Ainsi par exemple, en Amazonie, nous avons constaté que l'alimentation est plutôt discutée par les femmes et la pêche et l'agriculture plutôt discutées par les hommes.

Mme Marie Eve Rioux-Pelletier :

Une autre leçon qui est présentée dans notre chapitre, c'est les types de différences entre les hommes et les femmes mais qui peuvent varier selon le contexte social.

Donc, il est important de ne pas avoir une vision trop stéréotypée de ce qui est féminin ou masculin.

Dre Johanne Saint-Charles :

Finalement, pour conclure cet aperçu de notre chapitre, comme on a vu qu'il y avait des chemins de diffusion différents pour les hommes et les femmes, il devient important de trouver les lieux de connexion entre les réseaux des hommes et des femmes afin d'assurer l'échange des savoirs et l'échange des pratiques en santé et en environnement.
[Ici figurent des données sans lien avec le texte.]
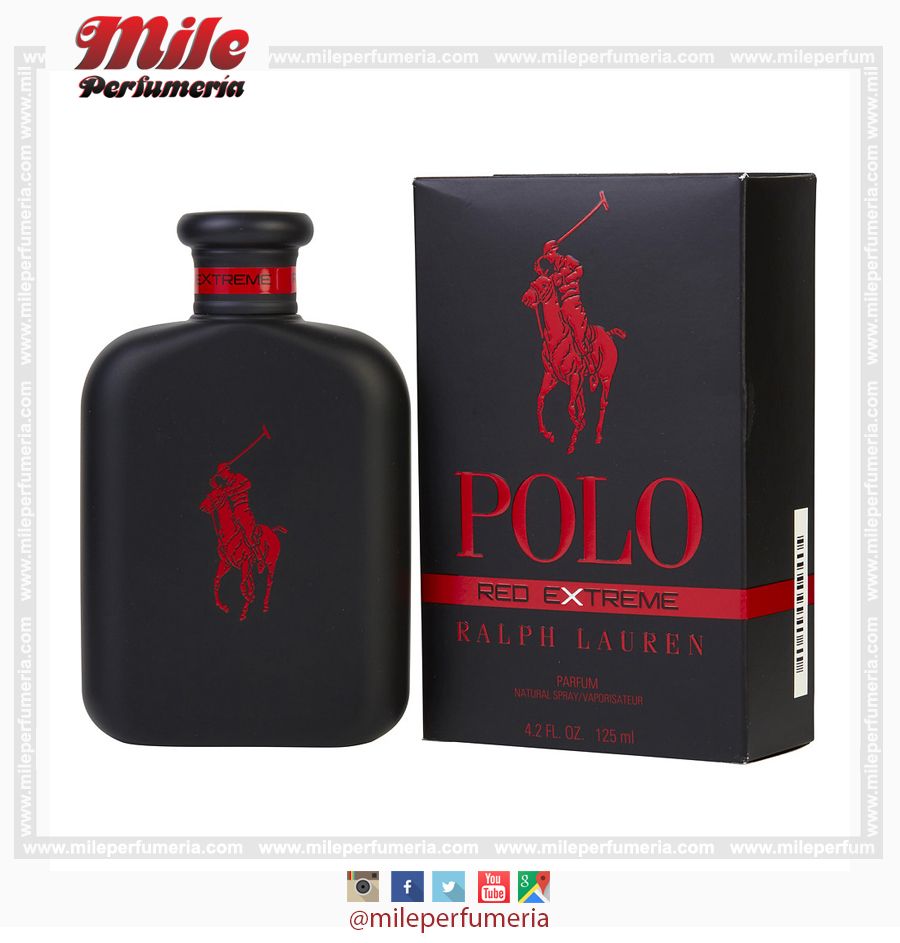 Polo Red Extreme Ralph Lauren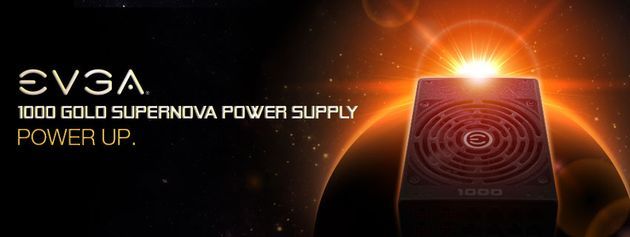 EVGA SuperNOVA 1000 G2 zasilacz grafika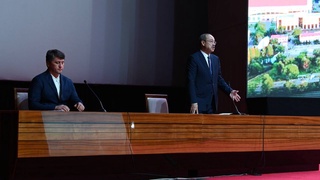 Бош вазир «Азия Инвест Фаворит» МЧЖ ва фуқаролар ўртасидаги низоли вазият қатнашчиларини қабул қилди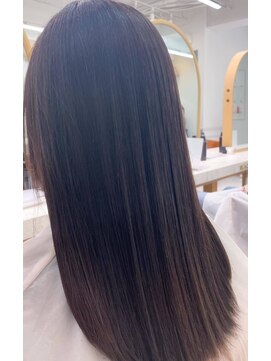アプリバイリアン 浦和2号店(appri by Rien) 縮毛矯正/ストレート/艶髪/髪質改善/appri茂木俊哉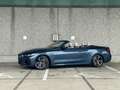 BMW 420 420i Cabrio Msport Bleu - thumbnail 10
Bonne lecture.

Dre Joy Johnson :

Ce recueil de cas illustre l'importance de tenir compte du genre et du sexe dans la recherche en santé et des gains attribuables à cette pratique.

L'Institut de la santé des femmes et des hommes des IRSC cherche à favoriser l'intégration systématique de facteurs liés au genre et au sexe dans tous les domaines de la recherche en santé.

Si nos plans de recherche ne tiennent pas compte du sexe et du genre, nous risquons de produire des données incomplètes ou inexactes. Nous risquons non seulement de porter préjudice mais aussi de rater des occasions précieuses d'améliorer la santé.

Ce recueil guidera tous ceux et celles qui songent à inclure les concepts de sexe et de genre dans leurs études.